### How to complete this task:
Exact copy, no pictures: set down every entry below as written.

### Exercise material:
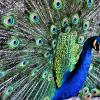Photobotos featured photo http://www.photobotos.com/peacock-show-off/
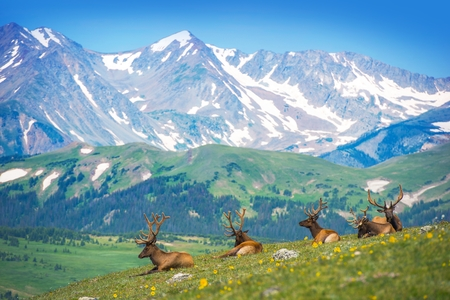 elk: North American Elks on the Rocky Mountain Meadow in Colorado, United States. Resting Elks Stock Photo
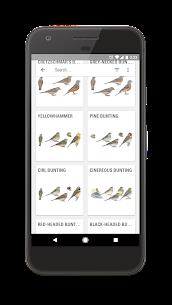 Collins Bird Guide 2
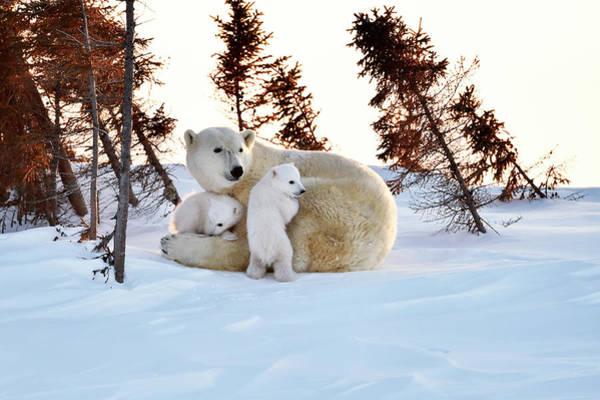Canadian Fauna Photograph - Polar Bear Mother And Cubs by Dr P. Marazzi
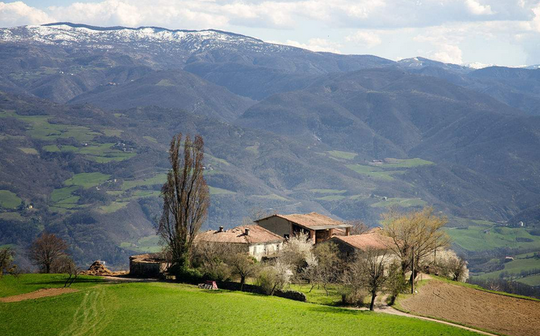 "Travel to Italy to experience ""farm tourism"""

### Output for this exercise:
Photobotos featured photo http://www.photobotos.com/peacock-show-off/
 elk: North American Elks on the Rocky Mountain Meadow in Colorado, United States. Resting Elks Stock Photo
 Collins Bird Guide 2
Canadian Fauna Photograph - Polar Bear Mother And Cubs by Dr P. Marazzi
 "Travel to Italy to experience ""farm tourism"""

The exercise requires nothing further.